Сможем ли мы опознать свои желания, если не думаем о себе, не держим себя в фокусе внимания? Вряд ли. Если фокус внимания на другом – любимом человеке или ком-то, внушающем страх, – его желания становятся сильнее и важнее наших собственных желаний, и мы почти не слышим уже собственных порывов и ощущений. Поэтому, пока человек думает о том, с кем расстался, о причинах его поведения, он как будто отсутствует для себя. А значит, и для других тоже. Мало кто уважает домохозяйку, посвятившую себя семье, потому что если ее собственных желаний нет, значит, и ее тоже нет. Если человек не формирует образ себя в своих глазах, он пропадает и из чужих глаз.
Отражение себя во внешнем
Свежеродившийся ребенок себя не сознает, он слит с окружающим миром и видит только внешнее. Для него собственные руки и ноги тоже поначалу – внешнее, он пугается от их внезапных движений. Только после многократного сопоставления внутренних ощущений и внешних событий (прикосновений матери или прикосновений к предметам) ребенок улавливает границы своего тела.
Ребенок улыбается, и мама улыбается в ответ. Ребенок видит ее улыбку и со временем начинает опознавать и свою собственную улыбку. Ребенок плачет – мама берет его на руки, отвлекает или помогает переждать неприятное, показывает и рассказывает в чем причина дискомфорта, например, кормит, меняет пеленки, поворачивает, показывает яркую игрушку.
Без матери и других заинтересованных в нем людей ребенок не «увидит» образ себя, человеком не станет, и примеры всяких маугли тому в подтверждение. Именно близкие люди своей поддержкой помогают ребенку пережить опыт и присвоить его. Мама (или братья/сестры) всегда рядом, всегда готова принять, помочь пережить боль, гнев и другие трудные чувства. Поможет не сбежать от них, прожить магические 15 минут аффекта, и стать больше нахлынувшей эмоции. И даже, возможно, назовёт то, что с ребенком происходит, позволив ему выйти на новый уровень абстракции (это уже к более старшеньким детям).
Мы из детства помним, что полное принятие – мамино внимание и отражение ею наших чувств – работало волшебно: мы начинали понимать, что с нами происходит, причины и следствия своих реакций и переходили на следующую ступень – овладения чувством. Мама помогала не сбежать от захватившего чувства, не завалиться в аффект, пережить его. Отсюда и одна из самых распространенных сексуальных фантазий - фантазия на тему полного принятия любимого человека в любом виде с любыми эмоциями («отогрею и спасу чудовище неосознанное своей любовью»), потому что в детстве такое материнское принятие работало!

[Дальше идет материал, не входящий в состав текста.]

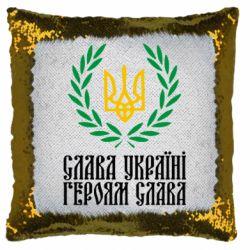 Подушка-хамелеон Слава Україні! Героям Слава! (Вінок з гербом)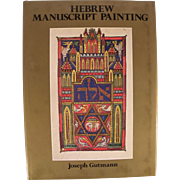 Stunning Book, Hebrew Manuscript Painting, Coffee Table Size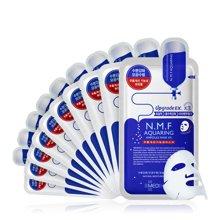 2盒装 韩国MEDIHEAL NMF美迪惠尔可莱丝针剂水库补水面膜10片/盒 蓝色补水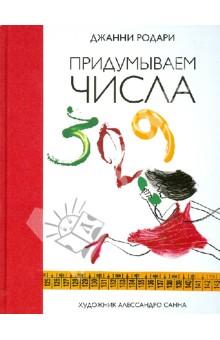 Придумываем числаЗарубежная поэзия для детей<br>Как весело изобретать числа, с этим справятся даже малыши. Можно попробовать самим придумать и смешные стихи, чтобы лучше запоминалось! Веселая арифметика с креативными иллюстрациями Алессандро Санна.<br>Книги серии иллюстрированы рисунками известных дизайнеров и художников Италии: их отличают авторский подход к оформлению, нестандартное видение, использование разных техник.<br>
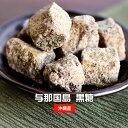 沖縄角切り黒糖 与那国島 700g (350g×2袋)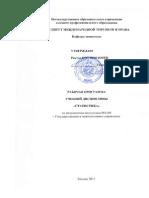 РП_статистика_ГМУ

Будучи взрослыми, мы стремимся обзавестись друзьями, любимыми и ценим тепло семьи, – ведь все эти люди тоже помогают нам переживать и опознавать свои эмоции и реакции, хотя и в гораздо меньшей степени, чем в детстве. (Почему в меньшей? А из-за развившегося «эго» и привычки думать словами. Почему думать словами вредно для познания себя? С одной стороны, слово помогает выловить чувство из хаоса смутных ощущений. Однако слово, обозначающее чувство, и само чувство – это разные вещи. Не все осознают, но любая внутренняя речь всегда размывает чувство, искажает его, раскручивает в действия, уводит внимание в других направлениях. Думать о чувстве словами – это гарантированно съехать с чувства в умствования и рационализации.)
В любом разговоре или просто при взгляде на что-то делающих людей ты лучше чувствуешь себя. Вот собеседник сказал тебе что-то, а ты в ответ чувствуешь, что согласен, или что против. До этого разговора ты, возможно, даже не задумывался, не понимал, нравится тебе, например, кафель в туалете или нет, или какой цвет тебе по сердцу. А в ходе беседы ты как бы обнаруживаешь свои предпочтения, свои желания. И это самый простой способ обнаруживать себя – вот так, путем реакций на других, внешним путем. Когда тебе указывают на твою излишнюю агрессивность, лень, инициативность, или поощряют твою любознательность, вежливость и т.п. – ты поневоле начинаешь все эти качества замечать – как в себе, так и в других.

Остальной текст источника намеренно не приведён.